• [ESTRATTO DEL TESTO]:

================

La guerra prima e la volontà poi di appurare formalmente le responsabilità politiche di quell’azione politico-militare hanno intormentito e avviluppato Washington e Londra in un pressappochismo e uno smarrimento di leadership di cui aggressivi sistemi autoritari stanno oggi approfittando. Gli argini che restano ancora fieramente in piedi sono rappresentati dalla Regina e da istituzioni democratiche solide perché edificate su un principio che ha permesso loro di resistere alla prova del tempo: la separazione dei poteri esecutivo, legislativo e giudiziario. Nulla però è scontato ed è qui che infatti non si parrà la nobilitate di troppi attori politici che non sono altrettanto all’altezza di tale prova.

Ragion di stato, realpolitik, parlamenti incapaci di vigilare sugli esecutivi, multinazionali con poteri e bilanci più importanti di quelli degli Stati, regimi autoritari in aumento, democrazie che vanno snaturandosi sotto i colpi di misure emergenziali che limitano le libertà fondamentali indefinitamente (Ungheria), politicizzano la giustizia (Polonia), riducono il Parlamento a seccatura amministrativa da consultare sbrigativamente o rendono il sistema giudiziario l’ombra di se stesso ipotizzando la celebrazione di processi a distanza (Italia) in vista, magari, di sbrigarli su Whatsapp.

================

• [DATI FORNITI]:
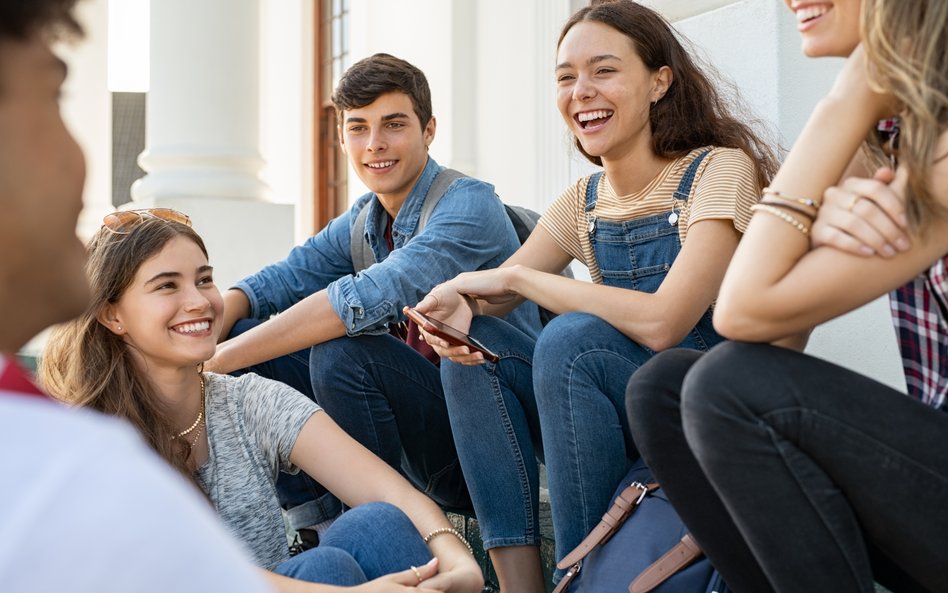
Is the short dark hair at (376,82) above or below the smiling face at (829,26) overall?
above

================

• [COMPITO 1]:
Secondo l'estratto sulla crisi delle democrazie, su quale principio sono edificate le istituzioni democratiche solide?
• [COMPITO 2]:
Prosegua l'estratto sulla crisi delle democrazie a partire dalla sua ultima frase.

• [LA SUA RISPOSTA 1]:
Sulla separazione dei poteri esecutivo, legislativo e giudiziario.

• [LA SUA RISPOSTA 2]:
Il 26 aprile, in un articolo sull’Espresso intitolato “La conoscenza negata in tempo di morbo” sull’accesso alle informazioni e la risposta del governo al coronavirus, Roberto Saviano ha evocato l’iniziativa di Marco Pannella e del Partito Radicale dicendosi dispiaciuto di “non averne compreso pienamente l’importanza quando lui era ancora in vita”. La battaglia non è che all’inizio, Roberto, e per quanto il tratto percorso sia breve, ti assicuro che è più che farcito di insospettabili insidie. Già cinque anni fa ci rampognavano con la storia che era un’iniziativa “poco chiara”, “velleitaria”, “elitaria”. Tuttavia, nei prossimi mesi una commissione dell’Assemblea Parlamentare del Consiglio d’Europa si dedicherà ad un progetto di risoluzione sul diritto alla conoscenza. Come immagini, ogni parola, ogni aiuto sarà prezioso.

Mai come oggi la mancanza di un diritto civile e politico alla conoscenza è più evidente. Cherif Bassiouni si era convinto che il diritto alla conoscenza è fondamentale per sanare le debolezze del sistema democratico, perché è “un passo in avanti importante, è un passo di principio; ma la battaglia sarà lunga, perché ogni passo sarà combattuto dagli Stati (…) Ma, ovviamente, non abbiamo scelta, non possiamo rimanere indifferenti”.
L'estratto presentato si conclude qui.